Athlone Artists to offer Patrice Michaels’ dramatic concert saluting the life and work of legal pioneer Ruth Bader Ginsburg as part of its Chamber Concert Series
“‘Notorious RBG in Song’ emerged as a loving tribute to its subject, cast in a neoromantic language recalling Samuel Barber and streaked with moments of jazz rhythm and harmony. Justice Ginsburg’s story deserves no less.” – The Chicago Tribune
Athlone Artists is pleased to offer Notorious RBG in Song as part of the Athlone Chamber Concert Series. Patrice Michaels conceived of the “vivid and beautiful” (Classics Today) 75-minute dramatic concert in 2018 to honor the life and work of legal pioneer Ruth Bader Ginsburg in celebration of her completion of 25 years on the United States Supreme Court. Justice Ginsburg, a longtime crusader for equal rights, became a pop culture icon known as “Notorious RBG” (a wry nod to the late rap artist, The Notorious B.I.G.). The musical narrative is anchored by Michaels’ song cycle The Long View, and includes works by contemporary American composers Lori Laitman, Vivian Fung, Stacy Garrop, John Musto, and Lee Hoiby, each celebrating a different aspect of Justice Ginsburg’s values, experiences, and relationships.
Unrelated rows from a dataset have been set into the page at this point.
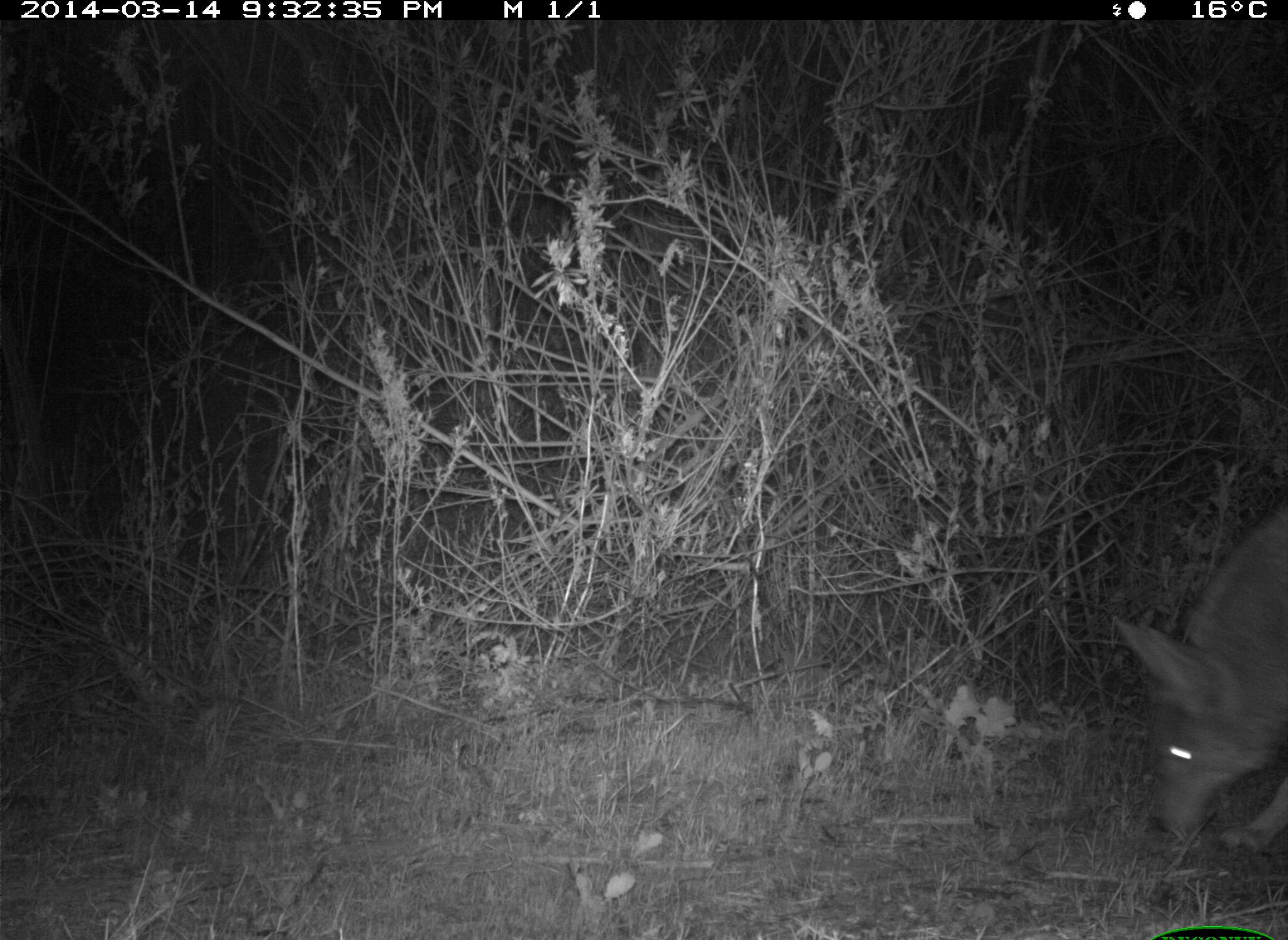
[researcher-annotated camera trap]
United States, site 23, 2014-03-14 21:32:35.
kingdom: Animalia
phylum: Chordata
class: Mammalia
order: Carnivora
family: Canidae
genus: Canis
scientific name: Canis latrans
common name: coyote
“Formidable interpretative talent” (The New Yorker), soprano Patrice Michaels debuted Notorious RBG in Song as a solo program with collaborative pianist Kuang-Hao Huang for an album released by Cedille Records in 2018. Since then, the work has evolved and expanded to include a quartet of singers, with Michaels serving as narrator, featuring video projections by Los Angeles designer Yee Eun Nam, and an optional chamber orchestra.
“RBG in Song is the perfect marriage between art, music and social justice,” says Athlone Artists’ President and Founder Miguel Rodriguez. “The artists bring to life the story of this pioneering American woman and Supreme Court Justice – who also happened to love classical music and opera.”
Patrice Michaels shared a close relationship with Ruth Bader Ginsburg: she’s married to Justice Ginsburg’s son, James. Her familial connections afforded Michaels a unique position to “both immortalize and humanize her mother-in-law” (DC Theater Arts). Michaels says, “I knew I would be sharing stories in song about how much RBG has influenced others, but I was thrilled to learn how much she herself was impacted by her family and formative experiences as a young teacher, mother and lawyer.”
“I did extensive research while creating this work including speaking with Justice Ginsburg, seeking what would be not only dramatically effective but true. This is the true story about her life.” The current narrative of the concert is told in thirteen pieces, all of which directly relate to RBG’s experiences.
The Long View reveals key aspects of Justice Ginsburg’s personal life and career through letters, remembrances, conversations, and even court opinions. The cycle draws on jazz rhythms and harmonies within a contemporary classical context, opening with a song based on a text written when the future jurist — and second female justice in Supreme Court history — was ten years old. It’s a 1943 letter from Supreme Court Justice William O. Douglas to a law school dean that envisions a day when a woman might conceivably qualify as a law clerk at the Court.
Subsequent songs portray Justice Ginsburg’s mother Celia Amster Bader; father-in-law Morris Ginsburg; ever-supportive husband Martin D. Ginsburg; and Anita Escudero, a Spanish immigrant and typist who experienced her political awakening as a new American while transcribing trial lawyer Ruth Bader Ginsburg’s handwritten notes. Comedic songs depict anecdotes from the childhoods of Justice Ginsburg’s daughter, Jane Ginsburg, and son, James.
Interwoven throughout The Long View cycle are songs with music and words directly related to RBG’s life, like composer Lori Laitman’s setting of the Emily Dickinson poem Wider than the Sky, performed at the late Justice’s 80th birthday celebration; Vivian Fung’s Pot Roast à la RBG, which provides a humorous glimpse into the Ginsburg household evening routine circa 1970, archly related by daughter Jane; and Stacy Garrop’s touching My Dearest Ruth, based on the farewell love letter the Justice’s husband, Martin, wrote shortly before his death in 2010.
Since its conception, Notorious RBG in Song has been performed in nearly twenty venues nationwide including the National Constitution Center, Los Angeles Skirball Center, Houston Holocaust Museum, and the National Museum of American Jewish History. Michaels and her troupe are eager to continue to bring this dramatic concert to the many beautiful performance venues in this country, where people from all walks of life come to be engaged and entertained.
“It was a profound privilege to create this project, and it remains a great joy to share the show with audiences all over the country,” says Michaels. “Every time we perform, individuals young and old express how much RBG’s life and work has meant to them. Notorious RBG in Song shares her life story in a way that reminds each of us that one person really can make a difference in the world.”
Michaels concludes, “What I’ve learned through the evolution of Notorious RBG in Song is that a genuine search for truth and fairness never goes out of fashion.”